19 October 2011 | People and Companies | News | Nedgroup Investments

South African companies are famous for “lazy” balance sheets, with corporate deposits in South Africa standing at R470 billion in June. With tough economic conditions set to remain the order of the day, it is therefore critical that companies ensure that they are optimising the returns on the cash piles they are sitting on.

This was view expressed by Ian Ferguson and Sean Segar of Nedgroup Investments at a media roundtable held in Johannesburg yesterday Segar, Head of Product: Cash Solutions at Nedgroup Investments says because many corporates tend to restrain themselves in terms of investment and expenditure during tough economic conditions, they tend to build up cash reserves in their balance sheets, while they wait for opportunities to present themselves.

He believes that better allocation of these cash reserves on their balance sheets can have a very welcome contribution to their bottom line.”While the primary focus of every business and its employees should be on fulfilling operational responsibilities, corporates need to put more of a focus on putting their balance sheet to work. In this market environment an extra percent – or even half a percent of earnings - can make a very positive impact on profits,” he says.

According to Segar, money kept in a cheque or savings account will often earn little or no interest.

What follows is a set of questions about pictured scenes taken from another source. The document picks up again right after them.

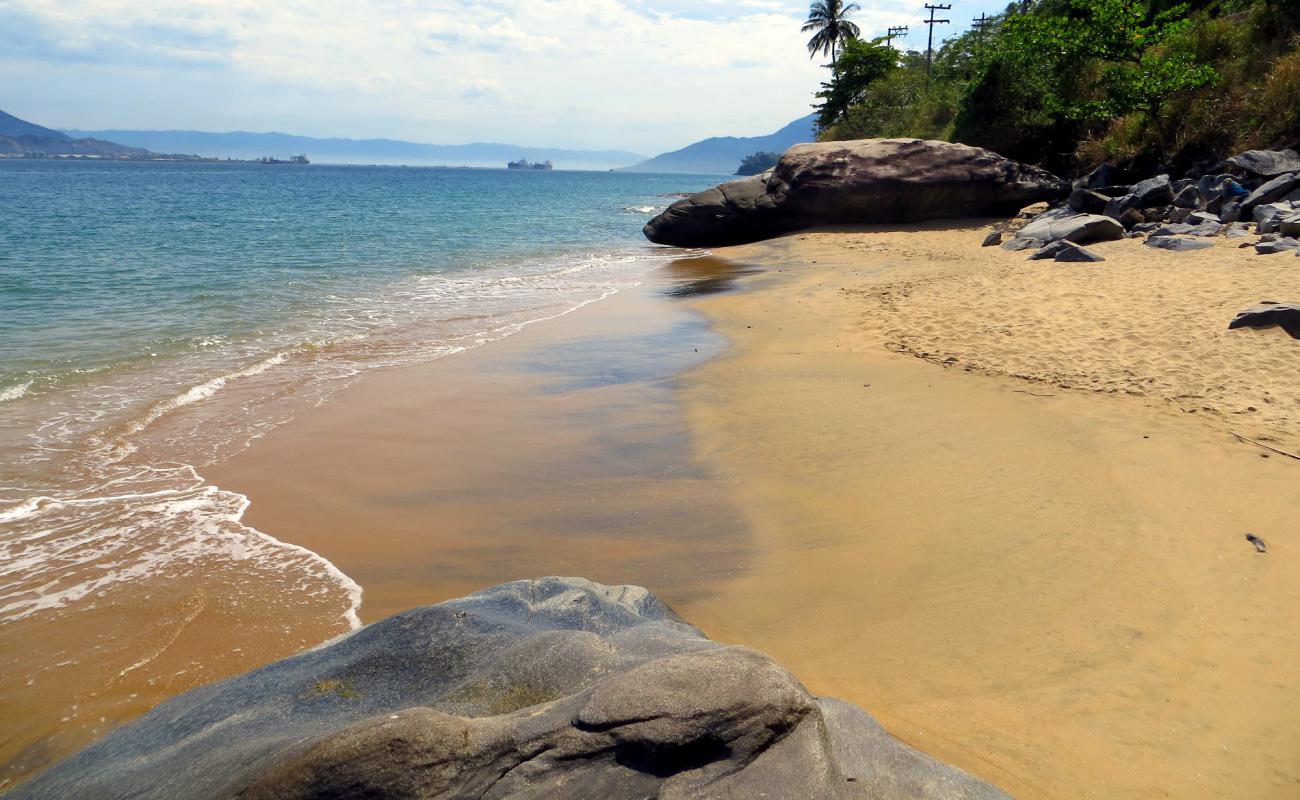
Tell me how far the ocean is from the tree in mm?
17013

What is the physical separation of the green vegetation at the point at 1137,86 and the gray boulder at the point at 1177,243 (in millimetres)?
7312

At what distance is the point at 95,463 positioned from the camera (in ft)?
22.4

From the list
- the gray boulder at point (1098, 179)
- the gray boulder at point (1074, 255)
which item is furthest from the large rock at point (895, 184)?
the gray boulder at point (1074, 255)

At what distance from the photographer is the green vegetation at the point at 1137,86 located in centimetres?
1902

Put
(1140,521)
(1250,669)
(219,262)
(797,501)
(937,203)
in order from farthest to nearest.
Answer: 1. (937,203)
2. (219,262)
3. (797,501)
4. (1140,521)
5. (1250,669)

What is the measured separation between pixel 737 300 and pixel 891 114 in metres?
25.5

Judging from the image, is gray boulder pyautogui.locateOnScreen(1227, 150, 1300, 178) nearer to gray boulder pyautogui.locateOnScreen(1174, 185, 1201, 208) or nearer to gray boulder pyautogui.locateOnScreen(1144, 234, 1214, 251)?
gray boulder pyautogui.locateOnScreen(1174, 185, 1201, 208)

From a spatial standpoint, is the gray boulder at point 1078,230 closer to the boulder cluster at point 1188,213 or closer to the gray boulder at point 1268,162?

While it is possible to secure higher rates in these types of accounts, these come with additional credit risk and possible lock up of funds, which reduces liquidity.

Segar says investing idle cash into money market funds is one of the safest ways to achieve attractive yields without taking on undue risk. He explains that apart from professional management of the money, the cash investment is also spread across the banks and other credible issuers – thereby significantly reducing the risk. Furthermore, he says figures show that money market funds consistently beat the call rate over time.

According to Segar,since the first Money Market fund was launched in South Africa in 1997, the industry has attracted R270 billion. “Money Market funds have become very popular overseas and exploded here in South Africa.”

Although Segar stresses the importance of achieving optimal returns on cash, he warns corporate investors to be cautious when chasing the highest yield in the market. “It is important to look beyond the rate and not to be taken in by marketing promising high returns. When chasing yield, you need to understand the relationship between risk and yield and make an informed decision. Higher yield means higher risk and in current markets, risk needs to be carefully managed. If it sounds too good to be true - it probably is.”